It doesn't feel like it has been that long since I was there, in a different city, with different friends. With different priorities and a completely different outlook. Another personality. Another life.

I have been horribly homesick for my friends there in the recent months. I have been nostalgic for the first two or three years I was there, for warm rainy days in late spring, afternoons spent sitting on my second-floor balcony talking on the phone. Many of my memories are sensory rather than events, and it's the smell of wet black spring earth, the color of shockingly bright new green grass and small leaves against dark wet branches, that I've been daydreaming about so much. It is always afternoon, and I think of walking down the street after these rains. Everything is wet and lukewarm, and there is a smell in the air of something changing. The brick houses are wet and old, the sidewalks are broken and uneven, and bus engines are echoing through the concrete cavity of the wet busway below my street.

When I think of that sound of the lightest rain on the balcony roof, sitting down there with the cat looking out between the wood slats at the tree branches even with the height of the floor, waiting for my then-boyfriend to get home from work on a Friday evening so we can cook dinner and fall asleep in the living room: it is so nostalgic that it hurts. It makes my heart lonely for an imaginary social world I had there, then. When I lived there, in reality, I remember being miserable. The place didn't suit me and I never felt comfortable. I was often feeling loney and displaced and unhappy. But I miss being on those streets with my friends, and feeling that warm easy comfortableness of just being together with them, with nothing needing to be planned or said.

I don't have that here yet and it is frustrating to feel like I have no one to call when I just want to talk for no reason; or worse, when I want to talk for a reason that is weighing on me.

Anyway.

I have been so nostalgic for this sensory moment and this assumption of a safe network of friends, and yet when I stopped to think about it, I barely recognize myself then. I try to remember what I had been thinking; I go back and read my old journals, my old emails, try to imagine my old mentality. I am surprised to find that I am nothing like what I was four years ago, two years ago, even nine months ago.

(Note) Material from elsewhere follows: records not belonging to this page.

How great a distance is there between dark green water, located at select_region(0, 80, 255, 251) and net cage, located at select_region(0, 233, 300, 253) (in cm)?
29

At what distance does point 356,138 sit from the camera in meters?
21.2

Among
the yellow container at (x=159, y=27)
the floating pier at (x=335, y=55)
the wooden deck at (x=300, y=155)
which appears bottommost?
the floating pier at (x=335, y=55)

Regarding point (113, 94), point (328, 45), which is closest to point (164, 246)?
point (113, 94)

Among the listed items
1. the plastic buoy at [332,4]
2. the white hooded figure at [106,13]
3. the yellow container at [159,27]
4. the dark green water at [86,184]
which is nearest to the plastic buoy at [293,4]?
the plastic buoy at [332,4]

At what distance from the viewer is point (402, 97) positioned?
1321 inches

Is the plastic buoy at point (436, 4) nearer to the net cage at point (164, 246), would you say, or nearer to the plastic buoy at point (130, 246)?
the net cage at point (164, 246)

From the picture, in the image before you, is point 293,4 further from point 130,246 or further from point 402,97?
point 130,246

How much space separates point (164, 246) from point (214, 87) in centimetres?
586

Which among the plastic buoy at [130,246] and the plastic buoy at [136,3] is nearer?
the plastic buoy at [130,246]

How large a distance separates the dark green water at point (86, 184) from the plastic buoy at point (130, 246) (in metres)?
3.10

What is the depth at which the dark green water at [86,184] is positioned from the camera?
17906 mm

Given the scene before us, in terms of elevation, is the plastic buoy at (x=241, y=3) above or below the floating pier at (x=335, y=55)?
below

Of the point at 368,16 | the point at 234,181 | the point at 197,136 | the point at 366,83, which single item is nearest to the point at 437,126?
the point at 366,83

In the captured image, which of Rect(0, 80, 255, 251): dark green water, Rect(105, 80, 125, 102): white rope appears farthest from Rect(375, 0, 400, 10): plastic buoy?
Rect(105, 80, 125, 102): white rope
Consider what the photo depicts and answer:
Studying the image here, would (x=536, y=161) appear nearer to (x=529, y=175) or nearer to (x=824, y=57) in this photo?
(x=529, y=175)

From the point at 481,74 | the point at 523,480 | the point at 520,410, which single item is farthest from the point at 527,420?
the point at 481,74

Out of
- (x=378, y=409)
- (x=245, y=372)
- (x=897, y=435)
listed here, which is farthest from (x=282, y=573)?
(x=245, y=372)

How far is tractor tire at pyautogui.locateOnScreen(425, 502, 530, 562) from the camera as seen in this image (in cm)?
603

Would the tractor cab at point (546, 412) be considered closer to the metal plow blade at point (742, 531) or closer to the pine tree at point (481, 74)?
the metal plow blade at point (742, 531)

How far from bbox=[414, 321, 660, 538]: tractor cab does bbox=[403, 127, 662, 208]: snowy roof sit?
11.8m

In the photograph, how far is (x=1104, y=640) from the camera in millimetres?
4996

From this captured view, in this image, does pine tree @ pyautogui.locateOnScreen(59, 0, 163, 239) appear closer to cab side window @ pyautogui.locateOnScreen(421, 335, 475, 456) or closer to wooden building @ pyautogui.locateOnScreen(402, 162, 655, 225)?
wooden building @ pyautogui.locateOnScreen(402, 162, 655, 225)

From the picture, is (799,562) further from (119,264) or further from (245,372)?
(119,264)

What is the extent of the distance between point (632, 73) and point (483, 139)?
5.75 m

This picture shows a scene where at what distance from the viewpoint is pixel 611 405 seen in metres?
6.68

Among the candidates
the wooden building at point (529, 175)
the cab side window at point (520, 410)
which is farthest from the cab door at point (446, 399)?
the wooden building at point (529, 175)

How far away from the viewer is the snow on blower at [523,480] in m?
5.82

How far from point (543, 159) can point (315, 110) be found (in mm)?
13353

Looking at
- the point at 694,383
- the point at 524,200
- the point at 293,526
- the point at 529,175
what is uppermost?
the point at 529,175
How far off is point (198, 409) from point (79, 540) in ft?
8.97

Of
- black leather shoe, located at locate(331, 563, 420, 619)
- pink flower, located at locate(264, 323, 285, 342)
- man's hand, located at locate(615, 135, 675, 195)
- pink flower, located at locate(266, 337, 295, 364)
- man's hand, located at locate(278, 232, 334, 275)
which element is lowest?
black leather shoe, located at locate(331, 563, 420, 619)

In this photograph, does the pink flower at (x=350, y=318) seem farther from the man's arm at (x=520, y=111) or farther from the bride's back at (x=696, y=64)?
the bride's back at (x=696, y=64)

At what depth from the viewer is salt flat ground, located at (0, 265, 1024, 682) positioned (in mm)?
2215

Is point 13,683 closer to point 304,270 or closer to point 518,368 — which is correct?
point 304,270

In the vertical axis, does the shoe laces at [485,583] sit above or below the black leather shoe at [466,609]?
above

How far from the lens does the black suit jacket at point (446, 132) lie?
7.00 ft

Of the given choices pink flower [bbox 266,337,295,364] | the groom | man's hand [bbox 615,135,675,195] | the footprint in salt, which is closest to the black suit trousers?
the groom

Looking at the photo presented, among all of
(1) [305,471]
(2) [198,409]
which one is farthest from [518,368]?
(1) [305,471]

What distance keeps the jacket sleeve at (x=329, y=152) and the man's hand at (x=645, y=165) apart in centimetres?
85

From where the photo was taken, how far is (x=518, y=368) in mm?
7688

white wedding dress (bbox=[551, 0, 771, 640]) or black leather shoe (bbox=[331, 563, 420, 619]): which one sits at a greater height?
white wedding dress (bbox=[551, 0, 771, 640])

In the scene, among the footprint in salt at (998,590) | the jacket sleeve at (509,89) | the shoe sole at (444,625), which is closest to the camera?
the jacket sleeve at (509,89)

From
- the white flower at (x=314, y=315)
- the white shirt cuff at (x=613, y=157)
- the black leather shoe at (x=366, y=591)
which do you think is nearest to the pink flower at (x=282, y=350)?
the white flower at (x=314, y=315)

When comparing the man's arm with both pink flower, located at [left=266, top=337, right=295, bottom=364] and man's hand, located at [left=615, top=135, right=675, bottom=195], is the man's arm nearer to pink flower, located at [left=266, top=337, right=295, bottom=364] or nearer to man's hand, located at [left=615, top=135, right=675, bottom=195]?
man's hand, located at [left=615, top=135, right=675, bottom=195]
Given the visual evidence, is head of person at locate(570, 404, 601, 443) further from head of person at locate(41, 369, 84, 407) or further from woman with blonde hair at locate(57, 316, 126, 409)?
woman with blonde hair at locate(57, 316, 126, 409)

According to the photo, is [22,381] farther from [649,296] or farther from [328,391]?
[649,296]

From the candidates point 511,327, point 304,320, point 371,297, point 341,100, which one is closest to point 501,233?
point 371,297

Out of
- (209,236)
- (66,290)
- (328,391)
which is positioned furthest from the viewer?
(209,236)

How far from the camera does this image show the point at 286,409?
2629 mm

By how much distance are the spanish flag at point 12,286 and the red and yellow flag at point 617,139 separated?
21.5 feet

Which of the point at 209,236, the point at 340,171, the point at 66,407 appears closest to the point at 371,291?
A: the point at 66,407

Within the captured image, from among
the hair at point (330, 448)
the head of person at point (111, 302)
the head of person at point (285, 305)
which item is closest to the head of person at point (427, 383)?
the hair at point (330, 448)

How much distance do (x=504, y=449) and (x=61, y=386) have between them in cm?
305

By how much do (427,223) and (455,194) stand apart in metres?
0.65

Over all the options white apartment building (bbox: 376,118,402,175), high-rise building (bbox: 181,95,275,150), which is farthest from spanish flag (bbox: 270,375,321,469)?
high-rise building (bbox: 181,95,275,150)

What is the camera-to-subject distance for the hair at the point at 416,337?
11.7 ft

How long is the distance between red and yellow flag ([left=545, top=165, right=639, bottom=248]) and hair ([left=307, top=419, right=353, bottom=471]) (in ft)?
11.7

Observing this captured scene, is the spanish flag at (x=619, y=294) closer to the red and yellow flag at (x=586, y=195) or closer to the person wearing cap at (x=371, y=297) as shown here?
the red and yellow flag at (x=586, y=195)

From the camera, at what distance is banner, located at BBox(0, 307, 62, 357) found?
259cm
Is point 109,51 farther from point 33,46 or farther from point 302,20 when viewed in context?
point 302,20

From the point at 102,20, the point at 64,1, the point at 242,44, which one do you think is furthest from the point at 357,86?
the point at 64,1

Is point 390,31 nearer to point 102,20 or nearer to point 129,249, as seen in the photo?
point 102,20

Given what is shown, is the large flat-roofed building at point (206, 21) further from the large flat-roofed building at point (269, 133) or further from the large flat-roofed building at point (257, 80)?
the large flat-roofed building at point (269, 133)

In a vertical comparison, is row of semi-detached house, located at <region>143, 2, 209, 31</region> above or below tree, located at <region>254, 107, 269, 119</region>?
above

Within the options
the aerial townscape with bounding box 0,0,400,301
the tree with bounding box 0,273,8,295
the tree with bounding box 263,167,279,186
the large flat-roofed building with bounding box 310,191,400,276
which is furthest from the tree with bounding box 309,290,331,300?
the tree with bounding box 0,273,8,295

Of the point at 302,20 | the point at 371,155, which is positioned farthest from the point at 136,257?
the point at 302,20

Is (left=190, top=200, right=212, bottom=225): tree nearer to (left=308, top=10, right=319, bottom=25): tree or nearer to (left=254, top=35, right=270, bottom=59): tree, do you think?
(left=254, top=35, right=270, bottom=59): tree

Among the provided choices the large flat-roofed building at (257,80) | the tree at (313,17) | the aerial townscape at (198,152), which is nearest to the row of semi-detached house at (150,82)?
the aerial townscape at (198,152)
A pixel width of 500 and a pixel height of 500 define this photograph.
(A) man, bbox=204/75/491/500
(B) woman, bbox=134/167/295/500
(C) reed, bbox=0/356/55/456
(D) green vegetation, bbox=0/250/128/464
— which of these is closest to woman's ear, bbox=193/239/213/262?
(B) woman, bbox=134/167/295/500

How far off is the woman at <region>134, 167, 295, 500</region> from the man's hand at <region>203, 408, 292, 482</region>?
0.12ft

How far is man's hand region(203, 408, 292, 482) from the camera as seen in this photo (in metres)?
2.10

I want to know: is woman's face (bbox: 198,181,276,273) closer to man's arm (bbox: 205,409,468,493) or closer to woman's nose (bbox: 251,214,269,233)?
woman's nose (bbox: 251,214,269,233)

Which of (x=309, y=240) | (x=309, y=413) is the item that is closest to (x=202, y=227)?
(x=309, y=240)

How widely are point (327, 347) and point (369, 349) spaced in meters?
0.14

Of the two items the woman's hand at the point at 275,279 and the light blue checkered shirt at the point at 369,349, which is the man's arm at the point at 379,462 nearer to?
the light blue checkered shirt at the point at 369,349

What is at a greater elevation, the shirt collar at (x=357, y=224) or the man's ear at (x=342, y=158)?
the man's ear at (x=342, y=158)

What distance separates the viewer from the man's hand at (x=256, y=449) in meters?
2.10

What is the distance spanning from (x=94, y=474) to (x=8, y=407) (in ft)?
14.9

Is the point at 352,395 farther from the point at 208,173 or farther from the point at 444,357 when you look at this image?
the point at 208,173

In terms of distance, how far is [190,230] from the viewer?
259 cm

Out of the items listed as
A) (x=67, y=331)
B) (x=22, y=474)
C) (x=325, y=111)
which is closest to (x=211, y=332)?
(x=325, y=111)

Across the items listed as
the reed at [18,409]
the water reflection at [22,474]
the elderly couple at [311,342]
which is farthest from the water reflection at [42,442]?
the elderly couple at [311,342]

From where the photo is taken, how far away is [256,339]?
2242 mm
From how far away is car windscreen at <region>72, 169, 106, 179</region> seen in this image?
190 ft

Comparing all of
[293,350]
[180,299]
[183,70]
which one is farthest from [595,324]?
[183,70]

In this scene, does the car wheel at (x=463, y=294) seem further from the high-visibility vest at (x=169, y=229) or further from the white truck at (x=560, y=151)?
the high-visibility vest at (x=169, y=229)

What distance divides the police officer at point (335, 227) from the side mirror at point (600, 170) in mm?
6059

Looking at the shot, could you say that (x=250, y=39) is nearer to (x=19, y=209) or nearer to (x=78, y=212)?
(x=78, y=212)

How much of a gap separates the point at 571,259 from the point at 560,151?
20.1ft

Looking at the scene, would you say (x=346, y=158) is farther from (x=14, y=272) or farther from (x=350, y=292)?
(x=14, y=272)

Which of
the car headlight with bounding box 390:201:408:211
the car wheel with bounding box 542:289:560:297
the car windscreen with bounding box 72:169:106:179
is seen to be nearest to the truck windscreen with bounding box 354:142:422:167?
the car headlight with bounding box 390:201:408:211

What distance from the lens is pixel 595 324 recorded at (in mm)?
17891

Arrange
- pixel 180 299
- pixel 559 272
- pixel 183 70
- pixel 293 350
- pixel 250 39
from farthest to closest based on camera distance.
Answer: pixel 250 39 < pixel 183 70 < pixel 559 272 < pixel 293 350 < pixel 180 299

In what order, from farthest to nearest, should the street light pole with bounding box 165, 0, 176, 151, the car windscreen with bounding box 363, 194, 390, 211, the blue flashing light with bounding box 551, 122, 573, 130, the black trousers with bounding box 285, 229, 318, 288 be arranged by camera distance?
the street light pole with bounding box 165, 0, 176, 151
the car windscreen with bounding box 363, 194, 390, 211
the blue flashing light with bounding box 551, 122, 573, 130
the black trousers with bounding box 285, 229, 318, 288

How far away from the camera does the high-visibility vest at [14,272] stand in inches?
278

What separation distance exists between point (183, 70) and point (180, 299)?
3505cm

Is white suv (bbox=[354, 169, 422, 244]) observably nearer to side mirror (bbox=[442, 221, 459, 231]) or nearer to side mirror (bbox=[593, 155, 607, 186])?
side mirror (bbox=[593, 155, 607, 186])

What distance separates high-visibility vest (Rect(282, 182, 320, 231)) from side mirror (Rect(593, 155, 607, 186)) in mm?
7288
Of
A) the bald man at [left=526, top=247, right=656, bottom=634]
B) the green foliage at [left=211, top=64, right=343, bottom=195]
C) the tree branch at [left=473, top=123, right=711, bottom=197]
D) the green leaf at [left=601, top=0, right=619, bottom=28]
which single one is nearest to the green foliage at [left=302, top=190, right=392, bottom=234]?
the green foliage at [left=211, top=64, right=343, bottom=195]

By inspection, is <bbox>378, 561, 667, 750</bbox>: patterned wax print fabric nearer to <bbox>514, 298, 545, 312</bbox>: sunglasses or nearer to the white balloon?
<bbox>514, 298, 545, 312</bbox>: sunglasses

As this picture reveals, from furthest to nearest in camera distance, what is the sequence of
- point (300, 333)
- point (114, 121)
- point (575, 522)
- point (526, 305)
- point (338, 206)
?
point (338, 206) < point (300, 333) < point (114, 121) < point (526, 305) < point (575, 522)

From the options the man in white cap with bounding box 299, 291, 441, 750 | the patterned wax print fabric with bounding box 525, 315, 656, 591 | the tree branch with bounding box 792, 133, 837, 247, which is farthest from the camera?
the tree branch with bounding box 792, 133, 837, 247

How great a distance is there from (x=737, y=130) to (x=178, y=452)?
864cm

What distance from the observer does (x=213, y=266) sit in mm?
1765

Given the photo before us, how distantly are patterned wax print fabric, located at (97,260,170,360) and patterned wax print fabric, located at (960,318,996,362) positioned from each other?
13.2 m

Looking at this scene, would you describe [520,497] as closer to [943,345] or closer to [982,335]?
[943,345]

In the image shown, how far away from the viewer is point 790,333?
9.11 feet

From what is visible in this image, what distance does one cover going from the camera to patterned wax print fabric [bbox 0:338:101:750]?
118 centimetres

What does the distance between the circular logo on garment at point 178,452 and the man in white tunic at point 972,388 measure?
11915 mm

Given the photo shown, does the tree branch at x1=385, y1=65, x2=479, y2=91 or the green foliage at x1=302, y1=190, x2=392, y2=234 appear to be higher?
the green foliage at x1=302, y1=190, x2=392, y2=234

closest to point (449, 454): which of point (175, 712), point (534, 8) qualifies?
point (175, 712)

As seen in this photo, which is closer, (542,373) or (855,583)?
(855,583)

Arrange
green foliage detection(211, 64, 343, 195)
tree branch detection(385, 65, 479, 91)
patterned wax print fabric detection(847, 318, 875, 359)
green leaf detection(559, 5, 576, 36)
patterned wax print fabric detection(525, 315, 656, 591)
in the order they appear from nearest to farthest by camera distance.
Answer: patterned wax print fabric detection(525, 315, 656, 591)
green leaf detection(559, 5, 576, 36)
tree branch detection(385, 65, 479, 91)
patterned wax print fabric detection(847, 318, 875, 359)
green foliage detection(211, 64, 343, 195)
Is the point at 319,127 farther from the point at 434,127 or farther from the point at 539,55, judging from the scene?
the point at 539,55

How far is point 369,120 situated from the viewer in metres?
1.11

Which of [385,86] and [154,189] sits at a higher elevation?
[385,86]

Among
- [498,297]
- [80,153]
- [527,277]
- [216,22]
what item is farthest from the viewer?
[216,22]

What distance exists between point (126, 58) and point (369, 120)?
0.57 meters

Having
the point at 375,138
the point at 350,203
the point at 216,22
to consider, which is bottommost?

What surprises me even more is that despite the fact that I feel so separated and detached from my past, like I have been dislodged so thoroughly from the environment of my childhood, is that I feel closer emotionally to who I was as a teenager than who I was last summer.

Why?

I turned this thought over and over in my head as I fell asleep last night, and came back to one of the reasons that I began this project in the first place. I have felt profound loss lately, in many respects: loss of love, loss of support, loss of my family and my home. But the biggest loss by far is a loss of identity. It is not a recent loss, but one that I have only recently realized consciously. The loss began so long ago that I hesitate to call it that, only because I am not a big believer in a constant core of self that one carries along over a lifetime. Loss implies that I had that core, I misplaced it, and I have retrieved it. I think it is rather that I have returned to a situation and an emotional place that I have not felt in nearly ten years.

The situation is one of loneliness, and I mean that in the most neutral way possible. I am in a loneliness that comes from not being in a long-term relationship that automatically colors my plans, my day, my desires, my fears, and my self. It is a loneliness that forces one to stop and think: what do I want to do? What do I want to do with today, with my summer, with my evening, with my life? And unlike the past eight years, I no longer have the determining factor of a significant other. I am the only one who can make these decisions, and this is not something I am used to anymore.

I realize more and more that, as I wrote already, the fact of a long-term serious boyfriend has meant that I change myself according to my view of what he would want, before he has a chance to ask. I am not blaming anything on the people I have dated, that they tried to change me. Rather, I did it myself out of fear that what I was already was not enough, or it was not right, or it was too much. I did this completely without realization of what I was doing. It was only after the fact, when I was suddenly alone and found myself utterly destroyed, that I realized it was not just the relationship that had done it. It was my own desire to change, to be the ideal for someone else.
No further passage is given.